At his funeral, a relative placed a book with Goines in his casket, but it was stolen.

==Novels==

===Kenyatta series===
1. Crime Partners (1974) [as Al C. Clark]
2. Death List (1974) [as Al C. Clark]
3. Kenyatta's Escape (1974) [as Al C. Clark]
4. Kenyatta's Last Hit (1975) [as Al C. Clark]

===Stand alone novels===
- Dopefiend (1971)
- Whoreson (1972)
- Black Gangster (1972)
- Street Players (1973)
- White Man's Justice, Black Man's Grief (1973)
- Black Girl Lost (1974)
- Eldorado Red (1974)
- Swamp Man (1974)
- Never Die Alone (1974)
- Cry Revenge (1974) [as Al C. Clark]
- Daddy Cool (1974)
- Inner City Hoodlum (1975)

==Legacy==
Goines's writing has had an impact upon several people, with several rappers inserting mentions of Goines and his writing into their lyrics. In his 1996 song Tradin' War Stories, legendary West Coast rapper 2Pac writes "Machiavelli was my tutor, Donald Goines my father figure". On the Real Brothas album by hip-hop duo B.G. Knocc Out & Dresta, the latter mentioned the author by rapping "take a good look because you're looking at a crook/my life done been took, right outta Donald Goines' book".

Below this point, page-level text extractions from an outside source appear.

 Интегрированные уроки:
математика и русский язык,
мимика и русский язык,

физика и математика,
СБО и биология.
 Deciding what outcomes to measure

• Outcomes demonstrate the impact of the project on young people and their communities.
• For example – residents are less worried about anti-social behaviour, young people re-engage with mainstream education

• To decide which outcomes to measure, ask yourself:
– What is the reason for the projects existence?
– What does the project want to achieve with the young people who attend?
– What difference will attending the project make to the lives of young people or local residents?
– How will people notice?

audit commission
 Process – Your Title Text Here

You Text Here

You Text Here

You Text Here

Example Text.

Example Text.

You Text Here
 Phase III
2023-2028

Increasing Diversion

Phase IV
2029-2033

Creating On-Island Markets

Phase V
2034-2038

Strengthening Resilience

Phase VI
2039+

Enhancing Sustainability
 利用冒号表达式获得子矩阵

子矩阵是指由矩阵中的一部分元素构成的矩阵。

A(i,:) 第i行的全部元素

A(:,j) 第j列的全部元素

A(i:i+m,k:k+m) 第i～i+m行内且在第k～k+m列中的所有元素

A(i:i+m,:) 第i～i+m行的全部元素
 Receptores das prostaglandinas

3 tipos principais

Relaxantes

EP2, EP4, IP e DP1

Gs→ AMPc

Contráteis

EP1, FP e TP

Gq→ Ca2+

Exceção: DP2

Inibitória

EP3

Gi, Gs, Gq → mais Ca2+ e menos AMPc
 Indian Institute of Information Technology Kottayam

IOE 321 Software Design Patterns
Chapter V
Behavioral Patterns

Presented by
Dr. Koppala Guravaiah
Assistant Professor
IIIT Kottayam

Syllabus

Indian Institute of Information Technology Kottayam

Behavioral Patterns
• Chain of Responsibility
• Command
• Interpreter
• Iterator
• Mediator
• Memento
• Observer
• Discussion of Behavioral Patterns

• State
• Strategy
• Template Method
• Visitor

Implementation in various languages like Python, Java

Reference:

Ludacris mentions Goines in his 2006 song "Eyebrows Down". AZ compares himself to Donald Goines' work in "Rather Unique", with the line, "Your mind's boggled but I'm as deep as Donald Goines' novels". Nas also named the song "Black Girl Lost" on his sophomore album It Was Written after the book by Goines. The New York rap trio Cru had a song called "Goines Tale" where all of Donald's book titles were incorporated into the song's lyrics.

Rapper Jadakiss referenced Goines in the Sheek Louch song "Mighty D-Block (2 Guns Up)" with the lyrics "Yo, the revolve' or the mati's cool, Knife game like Daddy Cool's, since Bally Shoes". The rapper 50 Cent writes in his self-help-autobiography Hustle Harder, Hustle Smarter, that "Personally, I didn’t get into reading until I found writers like Donald Goines and Iceberg Slim who wrote in a voice that felt familiar to me".

Goines' books have been used in several prison literacy programs. His novel Dopefiend has been taught in a Rutgers University class.

In 2020 the author's name was revived as a "pop culture star" when a couple of his titles were reissued with bold new covers to local bookstores.

==Adaptations==

===Films===

Some of Goines's works have been adapted into film. His book Crime Partners was turned into a 2001 film starring Ice-T, Snoop Dogg, and Ja Rule, and in 2004 his book Never Die Alone was also released as a film starring DMX.

===Graphic novel===
In 1984, a graphic novel adaptation of the book Daddy Cool was released by Melrose Square, a division of Holloway House. There have been reproductions since 1984 but it was the only graphic of its kind by Donald Goines that was published by Melrose Square.